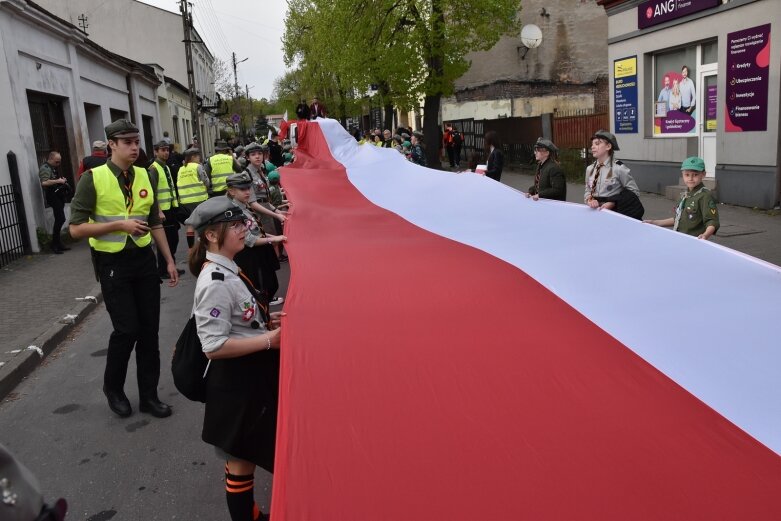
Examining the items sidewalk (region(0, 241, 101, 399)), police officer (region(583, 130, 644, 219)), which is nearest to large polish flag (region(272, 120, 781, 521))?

--

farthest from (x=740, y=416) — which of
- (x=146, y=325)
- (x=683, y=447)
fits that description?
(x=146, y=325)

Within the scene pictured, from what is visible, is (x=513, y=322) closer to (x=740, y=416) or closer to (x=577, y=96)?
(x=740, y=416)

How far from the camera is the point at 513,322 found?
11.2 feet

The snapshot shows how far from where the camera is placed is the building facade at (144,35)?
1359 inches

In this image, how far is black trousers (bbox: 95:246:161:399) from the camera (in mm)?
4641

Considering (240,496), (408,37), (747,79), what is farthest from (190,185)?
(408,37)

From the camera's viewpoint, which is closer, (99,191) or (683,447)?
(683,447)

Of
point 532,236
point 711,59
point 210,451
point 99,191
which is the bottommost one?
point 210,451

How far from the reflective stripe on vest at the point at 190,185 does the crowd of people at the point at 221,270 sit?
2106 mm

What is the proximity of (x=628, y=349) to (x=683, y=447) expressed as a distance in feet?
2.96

--

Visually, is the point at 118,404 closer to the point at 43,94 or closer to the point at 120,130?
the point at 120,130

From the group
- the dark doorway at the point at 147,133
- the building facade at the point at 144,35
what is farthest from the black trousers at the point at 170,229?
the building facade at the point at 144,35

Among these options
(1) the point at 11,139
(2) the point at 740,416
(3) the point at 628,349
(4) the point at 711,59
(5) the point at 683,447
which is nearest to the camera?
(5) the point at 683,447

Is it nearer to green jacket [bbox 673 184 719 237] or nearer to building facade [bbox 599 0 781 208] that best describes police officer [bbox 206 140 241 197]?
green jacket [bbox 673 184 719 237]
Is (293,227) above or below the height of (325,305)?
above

• _What you will do_
Find each line of the data above that contains the word "closer", treating uppercase and lowercase as different, and copy those lines out in full.

• _Exercise solution_
Within the scene pictured, from what is visible, is (x=513, y=322) closer to (x=740, y=416) or closer to (x=577, y=96)?
From the camera's viewpoint, which is closer, (99,191) or (683,447)?
Visually, is the point at 118,404 closer to the point at 43,94 or closer to the point at 120,130?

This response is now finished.